- **Assignment**
Pictures stay out; print the rest of the listing below exactly as it stands.

-- Recorded information follows --

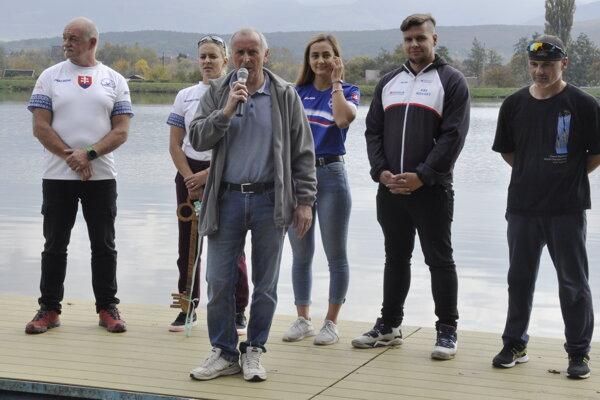 Kajakári z Novák hodnotili sezónu.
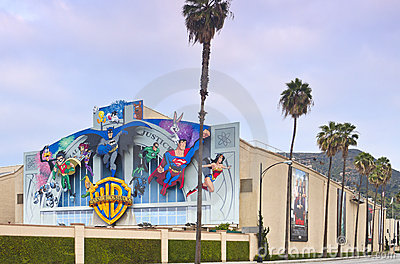 Warner Bros. Film Studio in Burbank, CA Editorial Photography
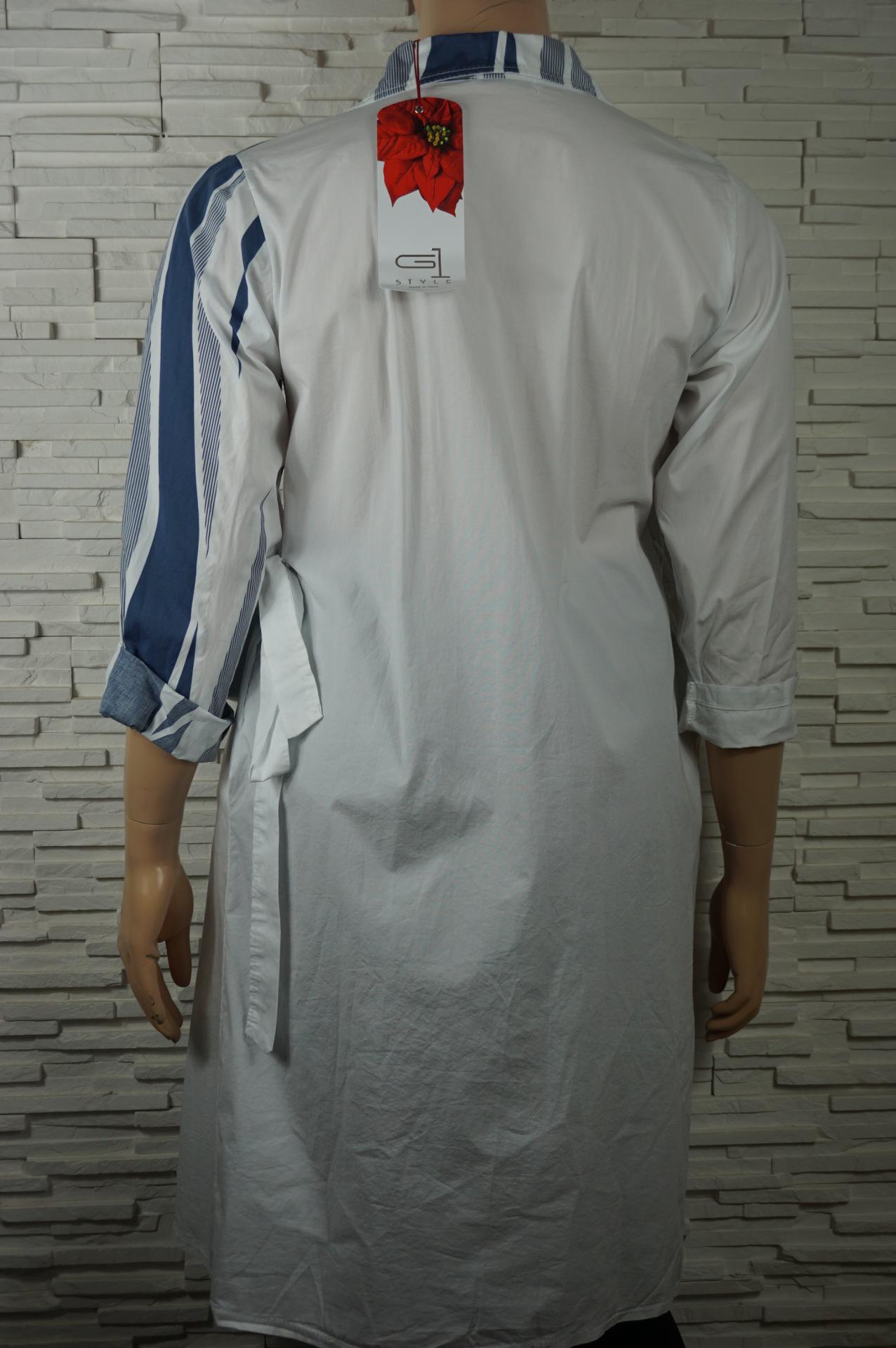 Robe chemise longue coton3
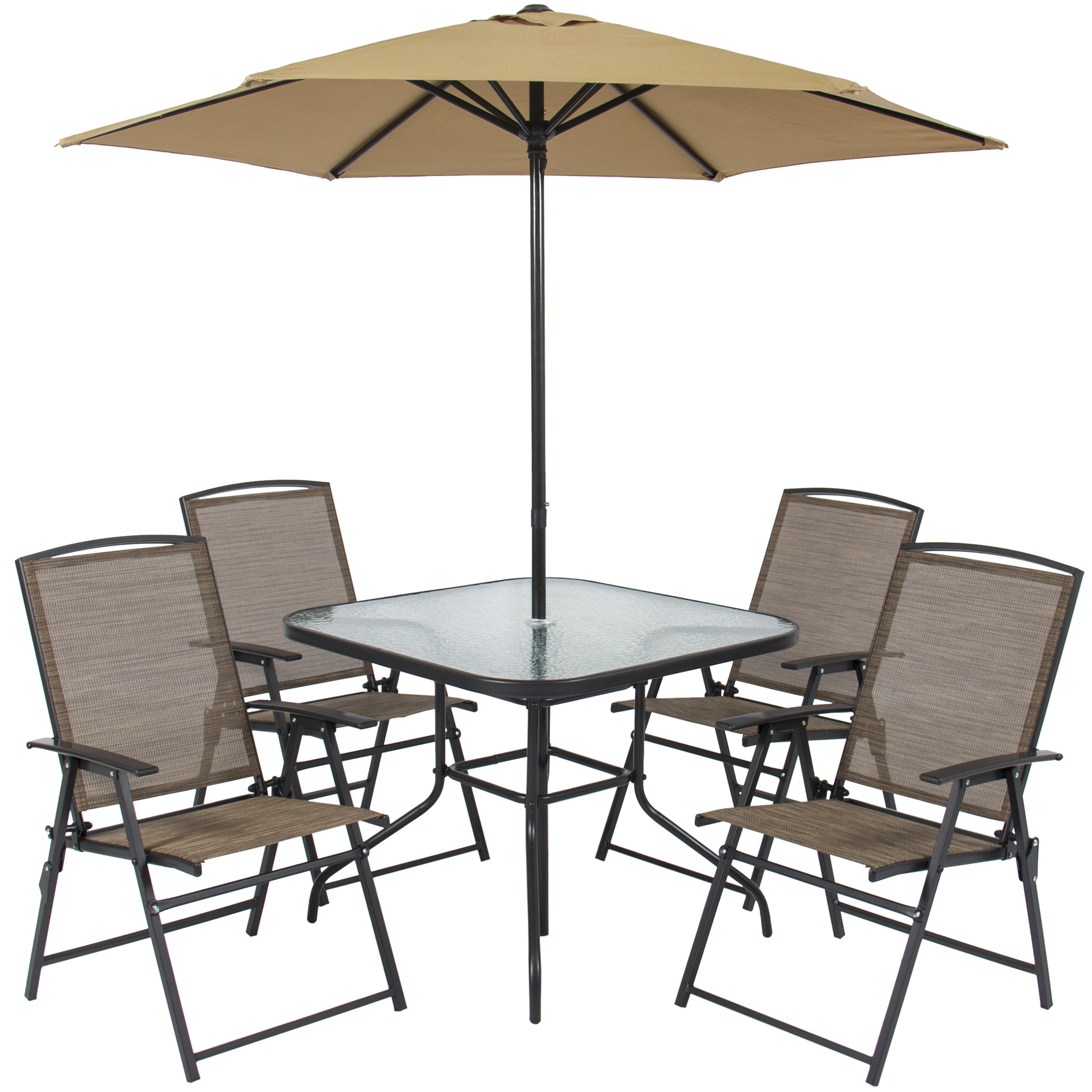 patio table umbrella  70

-- Recorded information concluded --

- **Task solution**
 Kajakári z Novák hodnotili sezónu.
 Warner Bros. Film Studio in Burbank, CA Editorial Photography
 Robe chemise longue coton3
 patio table umbrella  70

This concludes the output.